Saved data entries
+++++

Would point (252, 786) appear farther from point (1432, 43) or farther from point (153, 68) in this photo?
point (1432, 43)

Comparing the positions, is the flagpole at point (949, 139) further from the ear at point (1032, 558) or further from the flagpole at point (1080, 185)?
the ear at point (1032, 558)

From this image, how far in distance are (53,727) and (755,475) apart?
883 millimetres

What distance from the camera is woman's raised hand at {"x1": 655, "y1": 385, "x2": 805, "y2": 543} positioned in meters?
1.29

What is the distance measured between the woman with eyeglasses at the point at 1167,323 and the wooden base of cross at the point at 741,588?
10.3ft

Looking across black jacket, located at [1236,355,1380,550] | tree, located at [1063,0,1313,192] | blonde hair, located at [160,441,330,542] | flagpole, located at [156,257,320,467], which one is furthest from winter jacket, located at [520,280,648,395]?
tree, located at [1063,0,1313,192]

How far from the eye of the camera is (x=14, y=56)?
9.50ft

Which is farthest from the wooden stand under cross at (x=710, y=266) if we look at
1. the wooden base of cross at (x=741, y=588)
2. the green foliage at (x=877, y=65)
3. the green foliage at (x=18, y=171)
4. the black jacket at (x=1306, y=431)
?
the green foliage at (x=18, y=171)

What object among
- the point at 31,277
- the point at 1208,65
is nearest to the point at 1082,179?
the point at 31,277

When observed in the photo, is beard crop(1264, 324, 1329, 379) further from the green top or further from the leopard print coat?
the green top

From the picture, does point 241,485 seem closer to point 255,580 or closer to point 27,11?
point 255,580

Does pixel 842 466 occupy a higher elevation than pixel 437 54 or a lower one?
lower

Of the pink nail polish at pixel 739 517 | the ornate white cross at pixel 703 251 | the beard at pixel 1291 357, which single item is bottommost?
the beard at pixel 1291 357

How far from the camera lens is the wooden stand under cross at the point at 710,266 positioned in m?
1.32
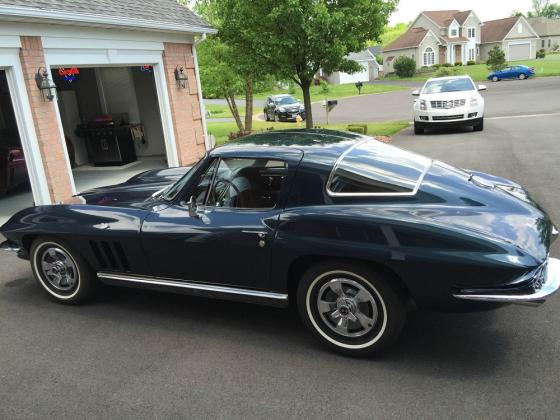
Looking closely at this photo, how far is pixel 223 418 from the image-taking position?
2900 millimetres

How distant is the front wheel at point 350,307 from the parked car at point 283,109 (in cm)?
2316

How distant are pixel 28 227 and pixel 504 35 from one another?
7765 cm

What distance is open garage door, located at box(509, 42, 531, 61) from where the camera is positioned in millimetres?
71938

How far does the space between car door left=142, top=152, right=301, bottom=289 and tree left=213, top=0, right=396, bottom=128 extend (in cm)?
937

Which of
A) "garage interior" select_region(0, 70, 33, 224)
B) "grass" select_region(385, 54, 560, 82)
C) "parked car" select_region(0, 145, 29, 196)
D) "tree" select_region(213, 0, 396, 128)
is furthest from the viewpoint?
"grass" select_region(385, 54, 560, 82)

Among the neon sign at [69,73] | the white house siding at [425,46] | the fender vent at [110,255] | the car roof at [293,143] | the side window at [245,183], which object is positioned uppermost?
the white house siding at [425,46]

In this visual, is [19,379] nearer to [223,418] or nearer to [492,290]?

+++++

What is required:
Please write out all the data again word for word, but not the pictures.

Result of this task:
Would point (252, 786) appear farther from point (1432, 43) or farther from point (153, 68) in this photo?
point (1432, 43)

Comparing the positions, is the flagpole at point (949, 139) further from the ear at point (1032, 558) or further from the flagpole at point (1080, 185)?
the ear at point (1032, 558)

From this image, how far in distance are (53,727) and (755,475) apart?
883 millimetres

What distance from the camera is woman's raised hand at {"x1": 655, "y1": 385, "x2": 805, "y2": 543} positioned in meters?
1.29

What is the distance measured between the woman with eyeglasses at the point at 1167,323 and the wooden base of cross at the point at 741,588?
10.3ft

Looking across black jacket, located at [1236,355,1380,550] | tree, located at [1063,0,1313,192] | blonde hair, located at [160,441,330,542] | flagpole, located at [156,257,320,467], which one is furthest from winter jacket, located at [520,280,648,395]?
tree, located at [1063,0,1313,192]

How far from the eye of the camera is (x=14, y=56)?
9.50ft

Which is farthest from the wooden stand under cross at (x=710, y=266) if we look at
1. the wooden base of cross at (x=741, y=588)
2. the green foliage at (x=877, y=65)
3. the green foliage at (x=18, y=171)
4. the black jacket at (x=1306, y=431)
?
the green foliage at (x=18, y=171)

What object among
- the point at 31,277
- the point at 1208,65
is nearest to the point at 1082,179?
the point at 31,277

When observed in the photo, is beard crop(1264, 324, 1329, 379) further from the green top or further from the leopard print coat?
the green top

From the picture, does point 241,485 seem closer to point 255,580 or closer to point 27,11?
point 255,580

Does pixel 842 466 occupy a higher elevation than pixel 437 54 or a lower one?
lower

Of the pink nail polish at pixel 739 517 | the ornate white cross at pixel 703 251 | the beard at pixel 1291 357, which single item is bottommost?
the beard at pixel 1291 357

How far from the camera lens is the wooden stand under cross at the point at 710,266 positioned in m?
1.32
Looking closely at this photo, how far is pixel 223 418 from the image-taking position?
2900 millimetres

How distant is the front wheel at point 350,307 from the parked car at point 283,109 (in cm)?
2316

How distant are pixel 28 227 and pixel 504 35 from one another?
7765 cm

What distance is open garage door, located at box(509, 42, 531, 61) from where the camera is positioned in millimetres?
71938

How far does the space between car door left=142, top=152, right=301, bottom=289 and tree left=213, top=0, right=396, bottom=128 extend (in cm)?
937

Which of
A) "garage interior" select_region(0, 70, 33, 224)
B) "grass" select_region(385, 54, 560, 82)
C) "parked car" select_region(0, 145, 29, 196)
D) "tree" select_region(213, 0, 396, 128)
is furthest from the viewpoint?
"grass" select_region(385, 54, 560, 82)

Among the neon sign at [69,73] | the white house siding at [425,46] | the fender vent at [110,255] | the car roof at [293,143] | the side window at [245,183], which object is positioned uppermost?
the white house siding at [425,46]

In this visual, is [19,379] nearer to [223,418] or nearer to [492,290]?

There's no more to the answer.